Donald Trump espère avoir « l'honneur de prendre Cuba », a-t-il déclaré, après qu'un blocus pétrolier imposé par les États-Unis ait plongé le pays dans l'obscurité avec un black-out total.
Le président américain a affirmé lundi qu'il pouvait faire “tout ce qu'il voulait” avec Cuba alors que les États-Unis négociaient avec La Havane sur l'avenir du pays.
“Vous savez, toute ma vie, j'ai entendu parler des États-Unis et de Cuba. Quand les États-Unis vont-ils le faire ?” Trump a déclaré cela aux journalistes à la Maison Blanche lundi.
“Je crois sincèrement que j'aurai (…) l'honneur de prendre Cuba”, a ajouté Trump. “Que je le publie, prenez-le – je pense que je peux en faire ce que je veux. Vous voulez connaître la vérité. C'est une nation très affaiblie en ce moment.”

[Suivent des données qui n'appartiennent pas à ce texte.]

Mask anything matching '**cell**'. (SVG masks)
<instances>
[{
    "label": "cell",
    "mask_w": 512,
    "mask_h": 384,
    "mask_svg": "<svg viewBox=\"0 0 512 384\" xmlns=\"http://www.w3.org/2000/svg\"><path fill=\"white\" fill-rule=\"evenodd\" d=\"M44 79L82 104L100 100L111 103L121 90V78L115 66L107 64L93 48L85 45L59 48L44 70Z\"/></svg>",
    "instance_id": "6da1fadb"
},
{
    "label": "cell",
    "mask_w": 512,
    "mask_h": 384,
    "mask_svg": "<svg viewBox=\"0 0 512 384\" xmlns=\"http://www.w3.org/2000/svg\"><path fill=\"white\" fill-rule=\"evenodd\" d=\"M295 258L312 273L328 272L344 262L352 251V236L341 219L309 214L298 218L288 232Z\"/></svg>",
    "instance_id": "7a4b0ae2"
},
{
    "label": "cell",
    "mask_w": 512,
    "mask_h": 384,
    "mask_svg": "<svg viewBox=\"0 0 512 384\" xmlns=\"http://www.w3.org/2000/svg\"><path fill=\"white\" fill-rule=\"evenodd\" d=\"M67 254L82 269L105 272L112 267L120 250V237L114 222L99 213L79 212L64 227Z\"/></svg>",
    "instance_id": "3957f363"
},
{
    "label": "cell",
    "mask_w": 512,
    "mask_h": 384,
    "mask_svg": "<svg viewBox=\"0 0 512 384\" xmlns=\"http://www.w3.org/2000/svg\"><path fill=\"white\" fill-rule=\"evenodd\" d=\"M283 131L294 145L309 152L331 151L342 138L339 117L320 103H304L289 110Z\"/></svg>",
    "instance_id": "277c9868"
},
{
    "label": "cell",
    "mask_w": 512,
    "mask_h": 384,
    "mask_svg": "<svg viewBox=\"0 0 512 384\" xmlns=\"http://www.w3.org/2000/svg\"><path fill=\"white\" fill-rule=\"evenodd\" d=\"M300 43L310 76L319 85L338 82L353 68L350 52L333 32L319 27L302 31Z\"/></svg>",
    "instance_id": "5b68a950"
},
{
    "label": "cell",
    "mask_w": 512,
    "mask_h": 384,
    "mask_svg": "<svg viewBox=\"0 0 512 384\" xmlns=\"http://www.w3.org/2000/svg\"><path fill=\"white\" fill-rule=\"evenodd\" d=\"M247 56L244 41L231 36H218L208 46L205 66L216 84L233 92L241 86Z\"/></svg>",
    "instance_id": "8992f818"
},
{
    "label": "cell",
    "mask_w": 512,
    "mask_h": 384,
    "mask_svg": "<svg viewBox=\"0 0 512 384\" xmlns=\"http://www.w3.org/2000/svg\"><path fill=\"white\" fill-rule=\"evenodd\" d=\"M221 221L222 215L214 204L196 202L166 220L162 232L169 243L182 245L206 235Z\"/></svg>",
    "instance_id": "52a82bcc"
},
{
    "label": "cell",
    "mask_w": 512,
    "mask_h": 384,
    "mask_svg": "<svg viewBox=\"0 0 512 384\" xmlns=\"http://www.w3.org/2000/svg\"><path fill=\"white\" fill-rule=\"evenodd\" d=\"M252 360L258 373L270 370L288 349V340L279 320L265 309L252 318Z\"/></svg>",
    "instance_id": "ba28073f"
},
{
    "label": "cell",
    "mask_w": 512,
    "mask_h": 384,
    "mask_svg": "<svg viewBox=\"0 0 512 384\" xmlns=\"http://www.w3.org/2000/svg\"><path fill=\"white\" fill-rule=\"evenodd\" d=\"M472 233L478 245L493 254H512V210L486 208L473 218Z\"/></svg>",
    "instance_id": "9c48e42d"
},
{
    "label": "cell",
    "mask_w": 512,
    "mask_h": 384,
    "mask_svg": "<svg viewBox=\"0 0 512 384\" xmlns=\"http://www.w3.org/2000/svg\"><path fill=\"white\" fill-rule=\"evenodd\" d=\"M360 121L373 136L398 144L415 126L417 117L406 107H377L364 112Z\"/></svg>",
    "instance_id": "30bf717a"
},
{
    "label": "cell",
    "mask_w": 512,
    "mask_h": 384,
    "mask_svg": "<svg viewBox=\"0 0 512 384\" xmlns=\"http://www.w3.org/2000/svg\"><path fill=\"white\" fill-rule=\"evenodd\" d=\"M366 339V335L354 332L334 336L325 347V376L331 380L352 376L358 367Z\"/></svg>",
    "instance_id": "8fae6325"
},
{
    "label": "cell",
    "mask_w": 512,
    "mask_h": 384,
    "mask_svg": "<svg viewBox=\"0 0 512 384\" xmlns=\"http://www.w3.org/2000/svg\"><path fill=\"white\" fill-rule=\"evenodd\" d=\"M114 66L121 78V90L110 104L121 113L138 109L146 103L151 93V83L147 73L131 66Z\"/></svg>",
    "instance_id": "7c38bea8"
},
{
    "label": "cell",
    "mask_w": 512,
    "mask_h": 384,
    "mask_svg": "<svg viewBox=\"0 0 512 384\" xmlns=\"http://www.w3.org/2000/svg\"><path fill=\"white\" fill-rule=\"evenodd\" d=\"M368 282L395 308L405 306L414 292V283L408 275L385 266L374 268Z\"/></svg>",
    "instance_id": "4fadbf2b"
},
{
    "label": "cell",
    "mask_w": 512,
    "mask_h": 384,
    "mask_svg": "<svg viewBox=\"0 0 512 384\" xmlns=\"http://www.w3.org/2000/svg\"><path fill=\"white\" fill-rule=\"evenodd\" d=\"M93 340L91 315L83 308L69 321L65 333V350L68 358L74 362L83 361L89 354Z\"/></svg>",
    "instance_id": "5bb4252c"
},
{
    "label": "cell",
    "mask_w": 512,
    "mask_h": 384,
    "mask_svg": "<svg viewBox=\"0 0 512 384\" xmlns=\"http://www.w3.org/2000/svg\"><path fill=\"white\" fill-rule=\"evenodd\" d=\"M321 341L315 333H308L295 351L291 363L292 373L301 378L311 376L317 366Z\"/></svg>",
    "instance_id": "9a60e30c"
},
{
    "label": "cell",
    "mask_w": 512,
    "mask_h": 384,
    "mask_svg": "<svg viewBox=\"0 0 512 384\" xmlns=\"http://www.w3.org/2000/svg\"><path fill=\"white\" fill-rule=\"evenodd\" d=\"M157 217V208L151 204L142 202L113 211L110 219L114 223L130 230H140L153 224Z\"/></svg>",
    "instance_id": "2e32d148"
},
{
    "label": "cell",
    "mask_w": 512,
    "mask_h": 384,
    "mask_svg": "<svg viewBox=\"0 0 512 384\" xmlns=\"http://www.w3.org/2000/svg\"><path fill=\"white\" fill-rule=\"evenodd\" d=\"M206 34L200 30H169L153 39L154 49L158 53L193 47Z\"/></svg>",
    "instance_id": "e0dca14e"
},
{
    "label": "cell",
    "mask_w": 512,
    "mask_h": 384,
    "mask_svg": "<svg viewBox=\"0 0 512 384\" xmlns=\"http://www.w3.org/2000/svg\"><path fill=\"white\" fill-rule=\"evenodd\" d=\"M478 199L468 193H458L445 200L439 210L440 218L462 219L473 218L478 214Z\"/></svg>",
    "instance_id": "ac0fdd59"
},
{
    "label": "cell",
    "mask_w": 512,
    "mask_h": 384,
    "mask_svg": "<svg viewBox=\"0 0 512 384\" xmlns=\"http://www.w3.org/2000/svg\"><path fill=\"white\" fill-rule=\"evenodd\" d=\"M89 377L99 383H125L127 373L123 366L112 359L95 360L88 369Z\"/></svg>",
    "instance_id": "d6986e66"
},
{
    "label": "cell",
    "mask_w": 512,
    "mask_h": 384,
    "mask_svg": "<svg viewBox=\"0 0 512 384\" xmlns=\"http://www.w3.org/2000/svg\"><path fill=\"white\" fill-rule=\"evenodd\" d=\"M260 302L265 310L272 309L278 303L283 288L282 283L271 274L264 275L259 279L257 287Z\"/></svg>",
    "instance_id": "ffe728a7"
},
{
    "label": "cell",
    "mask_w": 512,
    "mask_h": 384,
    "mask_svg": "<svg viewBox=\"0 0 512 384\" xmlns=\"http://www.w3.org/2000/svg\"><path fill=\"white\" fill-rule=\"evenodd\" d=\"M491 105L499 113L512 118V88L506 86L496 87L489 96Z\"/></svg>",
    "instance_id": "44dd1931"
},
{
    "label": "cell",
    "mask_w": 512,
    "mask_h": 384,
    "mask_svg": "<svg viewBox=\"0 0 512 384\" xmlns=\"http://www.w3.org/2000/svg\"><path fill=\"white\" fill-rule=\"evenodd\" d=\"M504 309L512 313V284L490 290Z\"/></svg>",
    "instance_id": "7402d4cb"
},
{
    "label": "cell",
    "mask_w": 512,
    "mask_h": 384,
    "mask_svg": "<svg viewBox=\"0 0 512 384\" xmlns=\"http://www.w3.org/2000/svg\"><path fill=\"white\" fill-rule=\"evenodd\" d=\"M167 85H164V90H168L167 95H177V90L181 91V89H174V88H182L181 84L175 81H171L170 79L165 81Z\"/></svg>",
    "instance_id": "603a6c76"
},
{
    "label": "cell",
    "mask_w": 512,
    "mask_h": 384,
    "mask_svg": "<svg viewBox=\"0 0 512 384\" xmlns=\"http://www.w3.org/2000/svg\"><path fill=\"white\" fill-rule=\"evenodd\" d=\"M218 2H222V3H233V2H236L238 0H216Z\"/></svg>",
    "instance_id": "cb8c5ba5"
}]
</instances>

Peu de temps après son discours, le New York Times a rapporté que des responsables américains avaient demandé à Cuba, lors de récentes négociations, de destituer du pouvoir son président Miguel Díaz-Canel, citant quatre sources anonymes proches des discussions.
Depuis l'investiture du président vénézuélien Nicolás Maduro – le principal bienfaiteur étranger de Cuba – en janvier, les États-Unis ont cherché à accroître la pression sur Cuba, son ennemi de longue date. Trump a interrompu les expéditions de pétrole vénézuélien vers Cuba et a menacé d'imposer des droits de douane à tout pays vendant du pétrole à Cuba, paralysant ainsi le réseau électrique vieillissant du pays.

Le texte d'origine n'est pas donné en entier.